Martí, que había pasado largos años en los Estados Unidos en exilio forzoso de la Cuba española, temía la posibilidad de que los norteamericanos arrebatasen su isla a los españoles como resultado de la guerra de independencia que se desarrollaba en aquellos momentos. En la carta que escribió el día antes de morir, Martí decía que estaba luchando contra los españoles por la independencia de Cuba a fin de impedir “la extensión de los Estados Unidos hasta las Antillas”. Escribió que, en los Estados Unidos, había vivido “dentro de las entrañas del monstruo”, y que estaba preocupado por el “imperialismo económico” norteamericano, advirtiendo que “el desprecio de un vecino formidable que en realidad no nos conoce, es el peor peligro para nuestra América”.
Por supuesto, Castro asimiló todos estos sentimientos mucho antes de tener sus propias experiencias y enfrentamientos con el “formidable vecino”.
La finca Manacas, una gran propiedad con campos de caña de azúcar y ganado, está situada en el municipio de Birán, en la región de Mayarí, en la costa septentrional de Oriente.

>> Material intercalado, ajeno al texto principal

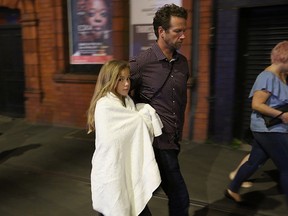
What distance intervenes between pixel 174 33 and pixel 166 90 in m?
0.41

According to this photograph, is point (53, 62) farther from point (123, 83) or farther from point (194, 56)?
point (123, 83)

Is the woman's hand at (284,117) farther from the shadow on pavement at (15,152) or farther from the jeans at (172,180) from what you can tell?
the shadow on pavement at (15,152)

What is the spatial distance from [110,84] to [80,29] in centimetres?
516

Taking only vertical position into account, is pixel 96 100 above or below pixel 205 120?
above

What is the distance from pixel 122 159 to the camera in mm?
2488

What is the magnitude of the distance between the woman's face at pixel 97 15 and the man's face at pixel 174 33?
465 cm

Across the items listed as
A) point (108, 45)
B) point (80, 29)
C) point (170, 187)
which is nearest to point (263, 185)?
point (170, 187)

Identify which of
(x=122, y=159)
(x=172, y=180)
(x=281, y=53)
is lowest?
(x=172, y=180)

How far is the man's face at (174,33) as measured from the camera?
2.51m

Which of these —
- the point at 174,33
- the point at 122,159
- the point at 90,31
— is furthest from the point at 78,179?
the point at 90,31

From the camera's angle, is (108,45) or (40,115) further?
(40,115)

Se halla a unos cuarenta kilómetros al sur de la bahía de Nipe y aproximadamente a la misma distancia al este de Dos Ríos, el lugar donde murió José Martí en una emboscada que le tendieron los españoles en 1895.
Fue en Manacas donde, el 13 de agosto de 1926, nació Fidel. Cuando le llegó el momento de asistir a la escuela elemental de la localidad, ya estaba imbuido de la leyenda de Martí. Ello formaba parte de toda la niñez cubana, muy en especial en la orgullosa provincia de Oriente, siempre rebelde.